▶ WHAT THE TASK REQUIRES
A verbatim copy of the records is required, with all pictures left out.
━━━━━ RECORDS SHOWN ━━━━━
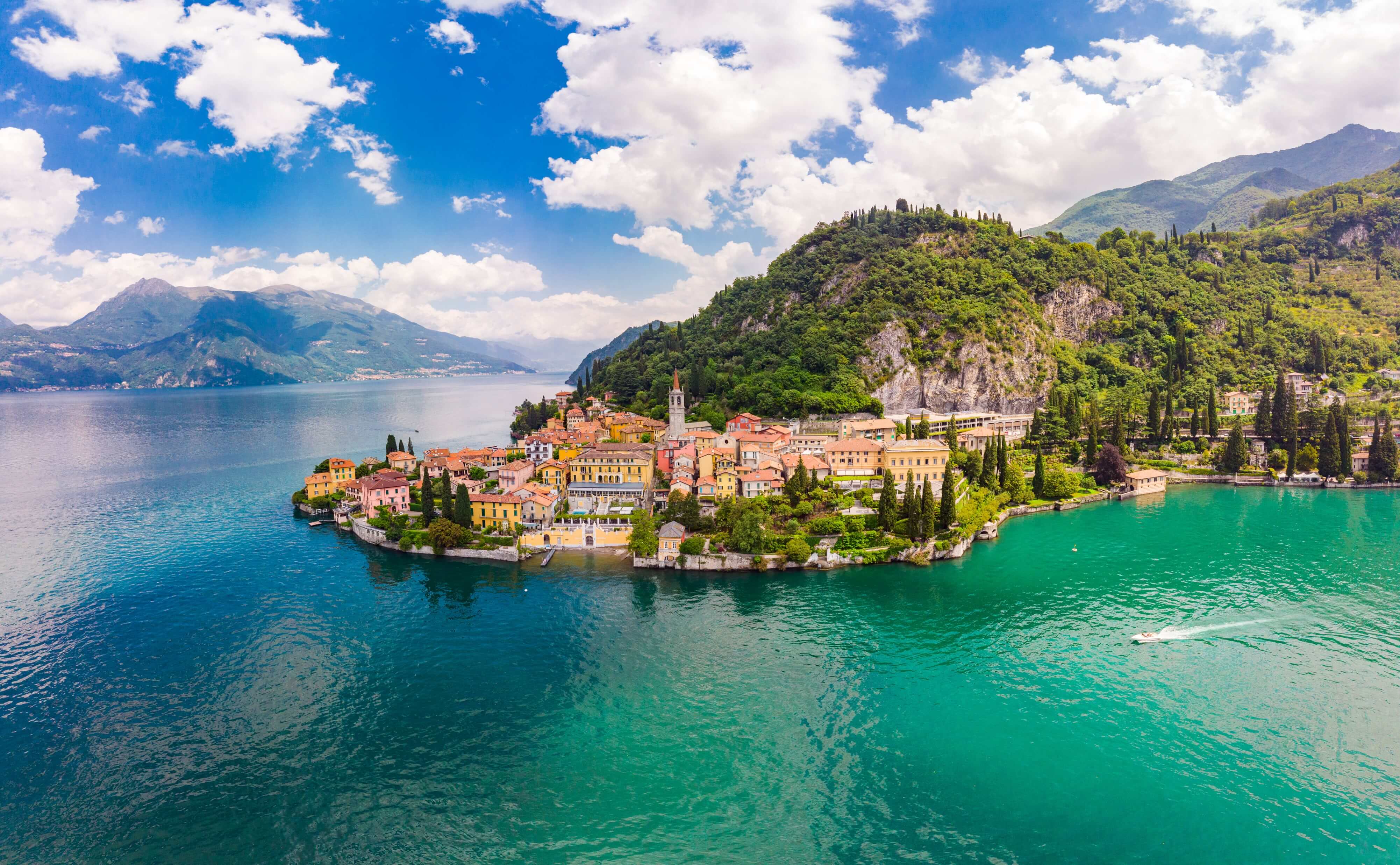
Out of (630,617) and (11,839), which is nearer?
(11,839)

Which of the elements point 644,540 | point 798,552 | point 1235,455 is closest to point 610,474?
point 644,540

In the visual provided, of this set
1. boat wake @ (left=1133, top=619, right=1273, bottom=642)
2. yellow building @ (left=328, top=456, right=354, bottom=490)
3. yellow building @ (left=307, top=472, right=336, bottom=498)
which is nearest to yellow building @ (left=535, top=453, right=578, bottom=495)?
yellow building @ (left=328, top=456, right=354, bottom=490)

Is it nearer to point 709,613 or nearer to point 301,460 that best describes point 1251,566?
point 709,613

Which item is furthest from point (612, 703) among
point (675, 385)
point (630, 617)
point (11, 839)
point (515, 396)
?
point (515, 396)

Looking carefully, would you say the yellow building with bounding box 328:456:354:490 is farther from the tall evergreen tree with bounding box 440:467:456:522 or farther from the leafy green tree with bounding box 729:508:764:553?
the leafy green tree with bounding box 729:508:764:553

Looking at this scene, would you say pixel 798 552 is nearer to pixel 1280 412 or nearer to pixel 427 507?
pixel 427 507

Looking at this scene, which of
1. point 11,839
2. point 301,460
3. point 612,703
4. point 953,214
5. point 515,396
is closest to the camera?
point 11,839

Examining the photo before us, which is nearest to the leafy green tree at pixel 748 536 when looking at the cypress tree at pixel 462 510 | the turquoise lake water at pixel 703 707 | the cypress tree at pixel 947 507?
the turquoise lake water at pixel 703 707

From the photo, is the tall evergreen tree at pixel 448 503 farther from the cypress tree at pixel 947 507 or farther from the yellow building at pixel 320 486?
the cypress tree at pixel 947 507
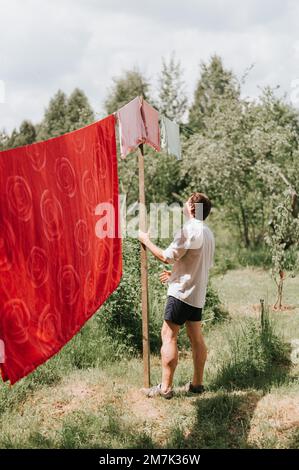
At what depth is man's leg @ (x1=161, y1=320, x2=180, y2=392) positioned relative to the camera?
12.8 ft

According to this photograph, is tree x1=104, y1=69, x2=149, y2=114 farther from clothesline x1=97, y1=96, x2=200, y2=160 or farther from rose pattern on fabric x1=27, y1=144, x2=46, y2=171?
rose pattern on fabric x1=27, y1=144, x2=46, y2=171

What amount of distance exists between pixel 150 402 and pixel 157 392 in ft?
0.37

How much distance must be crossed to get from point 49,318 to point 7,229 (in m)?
0.67

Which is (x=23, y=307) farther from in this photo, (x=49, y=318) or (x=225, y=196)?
(x=225, y=196)

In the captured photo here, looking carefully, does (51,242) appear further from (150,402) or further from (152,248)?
(150,402)

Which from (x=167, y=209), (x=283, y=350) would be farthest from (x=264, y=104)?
(x=283, y=350)

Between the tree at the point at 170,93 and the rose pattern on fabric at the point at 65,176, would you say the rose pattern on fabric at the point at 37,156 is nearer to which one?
the rose pattern on fabric at the point at 65,176

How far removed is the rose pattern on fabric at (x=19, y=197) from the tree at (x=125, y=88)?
25.1 meters

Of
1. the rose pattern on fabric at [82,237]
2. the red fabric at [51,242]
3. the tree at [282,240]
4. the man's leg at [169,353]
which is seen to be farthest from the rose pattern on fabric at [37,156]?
the tree at [282,240]

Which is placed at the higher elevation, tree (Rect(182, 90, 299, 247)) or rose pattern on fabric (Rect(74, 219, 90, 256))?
tree (Rect(182, 90, 299, 247))

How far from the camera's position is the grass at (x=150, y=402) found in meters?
3.42

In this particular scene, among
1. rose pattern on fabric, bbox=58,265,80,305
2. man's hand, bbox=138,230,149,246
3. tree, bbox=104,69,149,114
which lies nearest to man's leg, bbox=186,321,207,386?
man's hand, bbox=138,230,149,246

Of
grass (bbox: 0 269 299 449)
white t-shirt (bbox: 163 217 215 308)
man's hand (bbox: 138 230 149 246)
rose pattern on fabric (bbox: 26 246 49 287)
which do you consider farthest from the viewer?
man's hand (bbox: 138 230 149 246)

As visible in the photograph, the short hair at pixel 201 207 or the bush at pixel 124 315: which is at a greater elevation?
the short hair at pixel 201 207
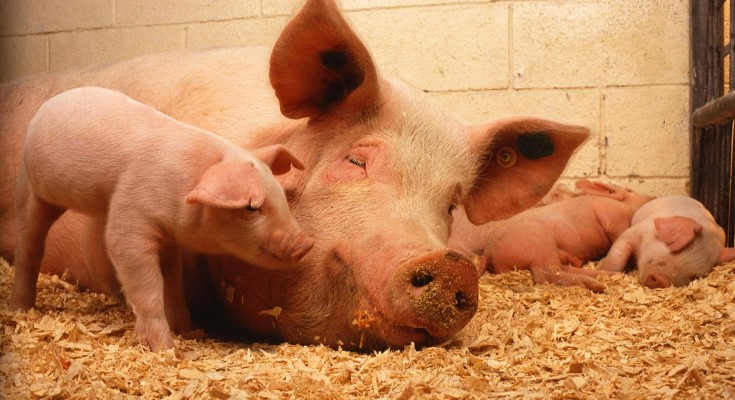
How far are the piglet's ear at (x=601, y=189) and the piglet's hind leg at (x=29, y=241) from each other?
3271mm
━━━━━
▶ RESULT OF THE TASK
Out of (630,617) and (11,839), which is nearer?
(11,839)

Which of the elements point 644,540 | point 798,552 | point 1235,455 is closest to point 610,474?
point 644,540

In the visual provided, of this set
1. boat wake @ (left=1133, top=619, right=1273, bottom=642)
2. yellow building @ (left=328, top=456, right=354, bottom=490)
3. yellow building @ (left=307, top=472, right=336, bottom=498)
which is nearest to yellow building @ (left=535, top=453, right=578, bottom=495)?
yellow building @ (left=328, top=456, right=354, bottom=490)

Is it nearer to point 709,613 or nearer to point 301,460 that best describes point 1251,566?
point 709,613

Which item is furthest from point (612, 703) among
point (675, 385)
point (630, 617)
point (11, 839)
point (515, 396)
?
point (515, 396)

Looking carefully, would you say the yellow building with bounding box 328:456:354:490 is farther from the tall evergreen tree with bounding box 440:467:456:522 or farther from the leafy green tree with bounding box 729:508:764:553?
the leafy green tree with bounding box 729:508:764:553

Looking at this scene, would you say pixel 798 552 is nearer to pixel 1280 412 or nearer to pixel 427 507?
pixel 427 507

Looking at this scene, which of
1. point 11,839
2. point 301,460
3. point 612,703
4. point 953,214
5. point 515,396
is closest to the camera?
point 11,839

Examining the photo before us, which is nearest to the leafy green tree at pixel 748 536 when looking at the cypress tree at pixel 462 510 | the turquoise lake water at pixel 703 707 | the cypress tree at pixel 947 507?
the turquoise lake water at pixel 703 707

From the photo, is the tall evergreen tree at pixel 448 503 farther from the cypress tree at pixel 947 507 or farther from the yellow building at pixel 320 486?
the cypress tree at pixel 947 507
At what depth is man's leg @ (x1=161, y1=320, x2=180, y2=392) positioned relative to the camera?
12.8 ft

According to this photograph, is tree x1=104, y1=69, x2=149, y2=114 farther from clothesline x1=97, y1=96, x2=200, y2=160 or farther from rose pattern on fabric x1=27, y1=144, x2=46, y2=171?
rose pattern on fabric x1=27, y1=144, x2=46, y2=171

What amount of distance exists between pixel 150 402 and pixel 157 392 in ft?
0.37

How much distance must be crossed to get from point 49,318 to point 7,229 (in m)?
0.67

Which is (x=23, y=307) farther from in this photo, (x=49, y=318) or (x=225, y=196)?
(x=225, y=196)

In the captured photo here, looking carefully, does (51,242) appear further from (150,402) or further from (152,248)?
(150,402)

Which from (x=167, y=209), (x=283, y=350) would be farthest from (x=264, y=104)?
(x=283, y=350)

Between the tree at the point at 170,93 and the rose pattern on fabric at the point at 65,176, would you say the rose pattern on fabric at the point at 37,156 is nearer to which one?
the rose pattern on fabric at the point at 65,176

How far removed is the rose pattern on fabric at (x=19, y=197) from the tree at (x=125, y=88)?
25.1 meters

Of
1. the rose pattern on fabric at [82,237]
2. the red fabric at [51,242]
3. the tree at [282,240]
4. the man's leg at [169,353]
which is seen to be farthest from the rose pattern on fabric at [37,156]?
the tree at [282,240]

Which is placed at the higher elevation, tree (Rect(182, 90, 299, 247)) or rose pattern on fabric (Rect(74, 219, 90, 256))?
tree (Rect(182, 90, 299, 247))

How far from the camera's position is the grass at (x=150, y=402) found in meters?
3.42

In this particular scene, among
1. rose pattern on fabric, bbox=58,265,80,305
2. man's hand, bbox=138,230,149,246
3. tree, bbox=104,69,149,114
which lies nearest to man's leg, bbox=186,321,207,386?
man's hand, bbox=138,230,149,246

Of
grass (bbox: 0 269 299 449)
white t-shirt (bbox: 163 217 215 308)
man's hand (bbox: 138 230 149 246)
rose pattern on fabric (bbox: 26 246 49 287)
which do you consider farthest from the viewer?
man's hand (bbox: 138 230 149 246)

As visible in the photograph, the short hair at pixel 201 207 or the bush at pixel 124 315: which is at a greater elevation?
the short hair at pixel 201 207
How far are the piglet's ear at (x=601, y=189) and the piglet's hind leg at (x=29, y=241) from each other?
3271mm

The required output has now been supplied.